Autres fêtes et traditions

  • Foire d’été : en août, cette manifestation prolonge l’esprit de la Saint-Ours en valorisant la production artisanale estivale.
  • Festa delle Guide (Courmayeur) : chaque 15 août, les guides alpins défilent en l’honneur de leur saint patron, montrant leur attachement au métier d’alpiniste.
  • Carnaval de Verrès et de Pont-Saint-Martin : carnavals historiques inspirés des légendes médiévales (Catherine de Challant pour Verrès) et du mythe de Saturne jetant un pont sur le Lys.
  • Batailles des Reines (voir plus haut).
  • Fêtes des Walser (Gressoney) : célébrations culturelles réunissant musique, costumes traditionnels et gastronomies germaniques.

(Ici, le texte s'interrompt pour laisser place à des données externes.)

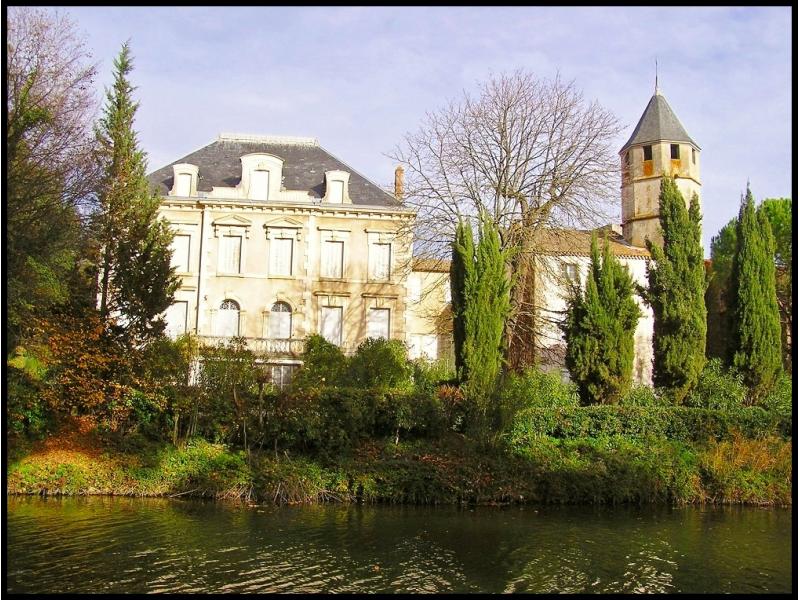 Canal du Midi Cottage with barn to develop and VNF Boar Mooring Price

Conseils pratiques pour les visiteurs

Quand partir ?

Chaque saison offre une atmosphère particulière. Au printemps, les vergers en fleurs et les températures douces invitent aux balades et à la visite des châteaux. L’été est idéal pour la randonnée, le vélo et les festivals. En automne, les paysages rougissent et les villages organisent des fêtes gastronomiques autour des vendanges ou des châtaignes. L’hiver transforme la région en paradis blanc pour les sports de neige : ski alpin, ski de fond, raquettes et cascades de glace.

Accès et déplacements

La Vallée d’Aoste est accessible en voiture (autoroutes A5 depuis Turin ou la France via le tunnel du Mont-Blanc), en train via la ligne Turin-Aoste et en bus. Sur place, un réseau de cars relie les vallées, mais la voiture reste pratique pour explorer les villages isolés. En été, munissez-vous de chaussures de marche, d’eau et de protection solaire ; en hiver, prévoyez des vêtements chauds et imperméables, gants et bonnet.

Conseils culturels

  • Apprenez quelques mots de patois ou de français, car nombre d’habitants sont bilingues et apprécient l’effort.
  • Respectez la nature en restant sur les sentiers balisés et en rapportant vos déchets.
  • Goûtez les produits du terroir dans les auberges et lors des foires ; la dégustation de jambons de Bosses, de lard d’Arnad et des bières artisanales du Grand Saint-Bernard est vivement conseillée.

Vallée d’Aoste – un voyage chez les Géants

La Vallée d’Aoste est un condensé des Alpes : montagnes majestueuses, villages préservés, patrimoine romain et médiéval, traditions vivantes et gastronomie généreuse. Que l’on chemine sur la voie romaine, que l’on sillonne les sentiers du parc national du Grand-Paradis ou que l’on partage une fonduta dans une auberge, cette région offre un voyage où l’histoire et la nature se mêlent intimement. Dans un monde où l’authenticité se fait rare, la plus petite région d’Italie démontre qu’elle porte bien son surnom de Vallée des Géants.